**Directions**
After finding the line that holds "Seamless monochrome greyish" below, set down that line and the rest through the final one exactly, leaving the pictures out.

Excerpts from a dataset:
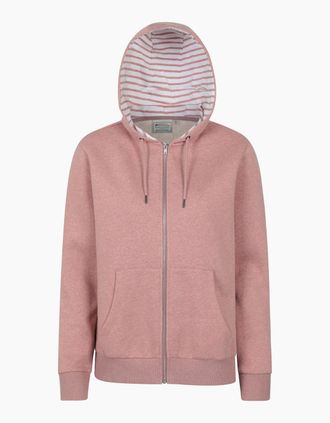 Mountain Warehouse Womens Mountain Warehouse Womens/Ladies Penzance Full Zip Hoodie - Red/Orange/Brown - Size: 12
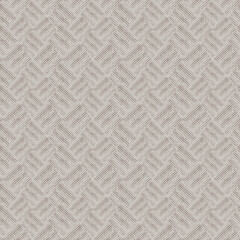 Seamless monochrome greyish beige textured herringbone pattern.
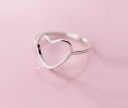 Anillo de mujer con corazón D2112 1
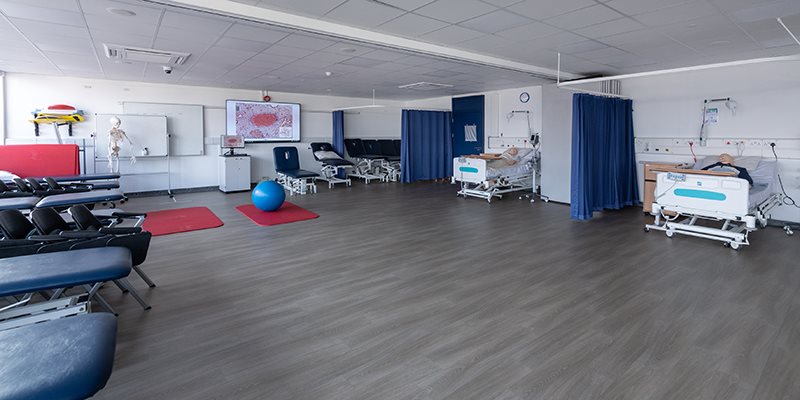 Simulation physiotherapy teaching laboratory
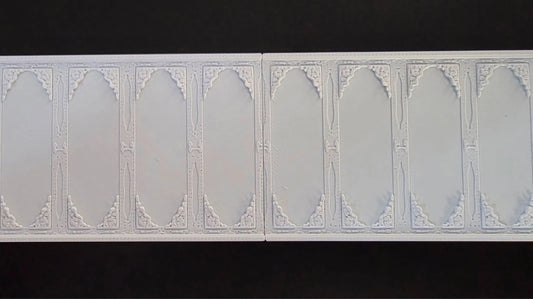 1:12 Scale Dolls House Miniature Wall Panel – Wall Panelling Panels (2 Pack) #10
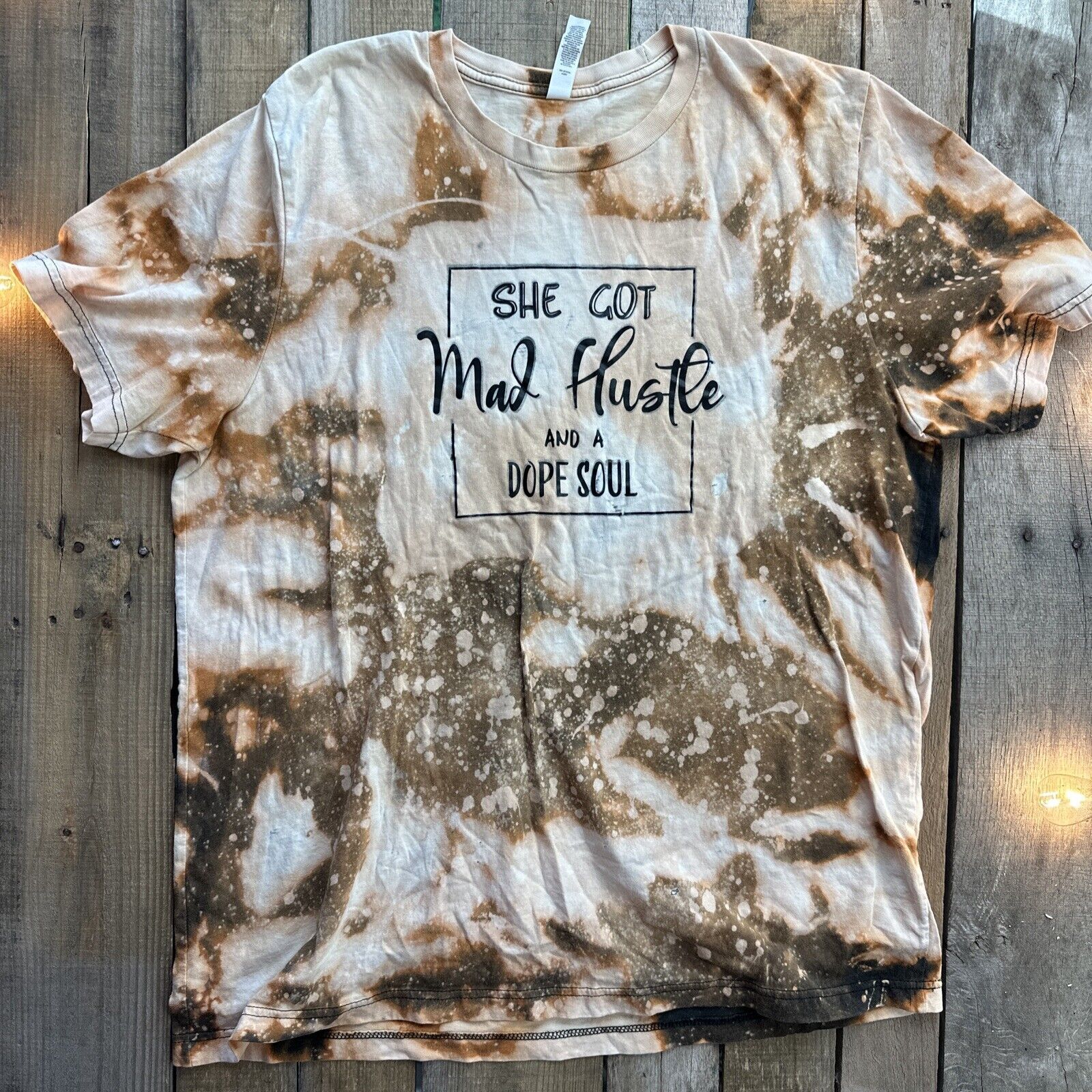 She Got Mad Hustle and A Dope Soul Mens T-Shirt Size XL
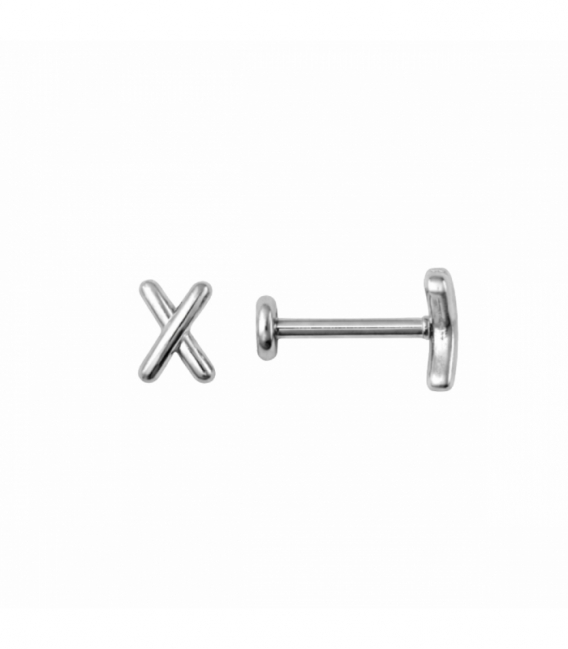 Piercing Labret Acero 316L Rosca X Precio del Par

**Output below**
 Seamless monochrome greyish beige textured herringbone pattern.
 Anillo de mujer con corazón D2112 1
 Simulation physiotherapy teaching laboratory
 1:12 Scale Dolls House Miniature Wall Panel – Wall Panelling Panels (2 Pack) #10
 She Got Mad Hustle and A Dope Soul Mens T-Shirt Size XL
 Piercing Labret Acero 316L Rosca X Precio del Par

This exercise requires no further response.